PPRuNe Forums - View Single Post - Bell 222 out of control accident 1997
View Single Post
Old 9th Apr 2024, 13:39
  #10 (permalink)  
SASless
 
Join Date: May 2002
Location: Downeast
Age: 75
Posts: 18,290
Received 518 Likes on 216 Posts
Difference between a Fairy Tale and a War Story......one begins "Once upon a time...." and the other starts "Now this is no sh........... or There I was fat, dumb, and happy....".

Combat can add a lot of opportunities for you to have a story or two that despite being seen as being beer talk....are quite true and may have happened even it not to the story teller who is borrowing said story.

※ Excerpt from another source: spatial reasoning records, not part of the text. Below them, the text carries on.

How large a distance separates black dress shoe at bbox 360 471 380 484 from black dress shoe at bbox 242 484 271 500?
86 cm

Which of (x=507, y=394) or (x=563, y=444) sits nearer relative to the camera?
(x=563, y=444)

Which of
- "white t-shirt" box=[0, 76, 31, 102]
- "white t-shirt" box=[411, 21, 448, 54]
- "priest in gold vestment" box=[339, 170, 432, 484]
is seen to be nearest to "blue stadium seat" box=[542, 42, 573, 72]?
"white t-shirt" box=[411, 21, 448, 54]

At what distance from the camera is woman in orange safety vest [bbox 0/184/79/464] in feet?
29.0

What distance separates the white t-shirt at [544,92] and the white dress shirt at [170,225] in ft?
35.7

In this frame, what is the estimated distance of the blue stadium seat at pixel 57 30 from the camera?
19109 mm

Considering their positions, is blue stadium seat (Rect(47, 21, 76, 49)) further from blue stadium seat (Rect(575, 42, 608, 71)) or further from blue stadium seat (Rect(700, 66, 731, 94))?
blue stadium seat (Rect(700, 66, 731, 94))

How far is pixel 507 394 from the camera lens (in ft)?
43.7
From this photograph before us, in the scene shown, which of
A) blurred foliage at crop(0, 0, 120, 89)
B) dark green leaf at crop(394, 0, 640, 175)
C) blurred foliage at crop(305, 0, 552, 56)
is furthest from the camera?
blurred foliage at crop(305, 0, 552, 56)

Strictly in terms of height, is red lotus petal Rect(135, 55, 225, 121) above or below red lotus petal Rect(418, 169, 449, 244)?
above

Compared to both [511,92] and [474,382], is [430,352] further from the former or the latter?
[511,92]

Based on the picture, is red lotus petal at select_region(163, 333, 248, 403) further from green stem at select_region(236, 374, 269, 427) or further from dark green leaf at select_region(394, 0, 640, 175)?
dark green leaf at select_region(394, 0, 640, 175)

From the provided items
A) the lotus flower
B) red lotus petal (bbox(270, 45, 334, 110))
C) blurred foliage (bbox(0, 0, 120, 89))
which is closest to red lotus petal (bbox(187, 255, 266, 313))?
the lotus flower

The real stories rarely are told as they strike deep within the heart of the teller all these years later.

I like the ones that are told by ther crew members were in the back of the bus .....that are told during reunions that remind you of those events.....but seen from a different perspective.

Stories like the one that kicked off this thread are of great value as accounts of events where Pilots have little training for (if any is possible) and how they managed to survive the situation.

As usual...I remind folks that to be an aviator one must know Gann (Ernest Gann of "Fate Is The Hunter") and Bach (Richard Bach of "Stranger To The Ground) and their many Tomes about flying.

We can learn much from others and their experiences and should avail ourselves of every opportunity to do so.

That helps allow us to go out and learn from our own unusual days rather than merely copying previous near tragedies.

I only experienced a loss of flight controls twice....one being a Tail Rotor failure at a hover in the middle of an Airfield and a stuck collective on a Bell 206 on final approach to a bush operation camp site and had to use throttle to reduce RPM with the resulting loss of lift to get the aircraft down....landing on the makeshift helipad in the normal spot.

The Engineer watching the landing realized there was a problem of some kind and walked to the side of the aircraft...opened my door....and asked if there was a problem with the Collective....which seemed either he was clairvoyant or knew something I had figured out all by my lonesome.

New bits were taken from the storeroom shelf and installed before the next flight which suggested that sage individual could see into the future......as I could not believe only "luck" had miracles the parts onto that shelf inside the Spares Tent.

Reports of "Sticky" flight controls should be documented and investigated with the results made known is the lesson I gleaned from that event.

The use of throttle came from practice in UH-1's during my Army training while practicing tail rotor failures and using throttle to control the heading of the aircraft in the absence of tail rotor control or thrusl.